(Beginning of Records to use)

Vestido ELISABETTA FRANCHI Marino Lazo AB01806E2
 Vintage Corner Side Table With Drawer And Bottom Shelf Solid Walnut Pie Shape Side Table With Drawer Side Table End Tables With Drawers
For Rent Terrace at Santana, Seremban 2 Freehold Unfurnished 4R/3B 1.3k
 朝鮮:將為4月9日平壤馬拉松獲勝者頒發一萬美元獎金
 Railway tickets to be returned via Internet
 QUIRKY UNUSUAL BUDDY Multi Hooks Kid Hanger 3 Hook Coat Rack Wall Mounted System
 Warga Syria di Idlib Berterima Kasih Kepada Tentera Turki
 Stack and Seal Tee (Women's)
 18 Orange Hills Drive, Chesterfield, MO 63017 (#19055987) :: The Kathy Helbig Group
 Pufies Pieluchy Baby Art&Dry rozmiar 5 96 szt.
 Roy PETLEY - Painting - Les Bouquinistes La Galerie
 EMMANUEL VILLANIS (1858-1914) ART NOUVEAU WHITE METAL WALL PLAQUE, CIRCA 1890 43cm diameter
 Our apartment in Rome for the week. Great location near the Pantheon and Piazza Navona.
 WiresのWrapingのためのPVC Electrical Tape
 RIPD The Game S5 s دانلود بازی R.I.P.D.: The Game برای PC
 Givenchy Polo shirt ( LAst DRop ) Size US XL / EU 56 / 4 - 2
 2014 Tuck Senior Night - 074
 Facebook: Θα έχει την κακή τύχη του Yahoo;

(End of Records to use)

§ Work to be completed
Lines from the one with "WiresのWrapingのためのPVC Electrical Tape" through the last line above must be printed exactly; no other line is to appear.

§ Answer for this exercise
 WiresのWrapingのためのPVC Electrical Tape
 RIPD The Game S5 s دانلود بازی R.I.P.D.: The Game برای PC
 Givenchy Polo shirt ( LAst DRop ) Size US XL / EU 56 / 4 - 2
 2014 Tuck Senior Night - 074
 Facebook: Θα έχει την κακή τύχη του Yahoo;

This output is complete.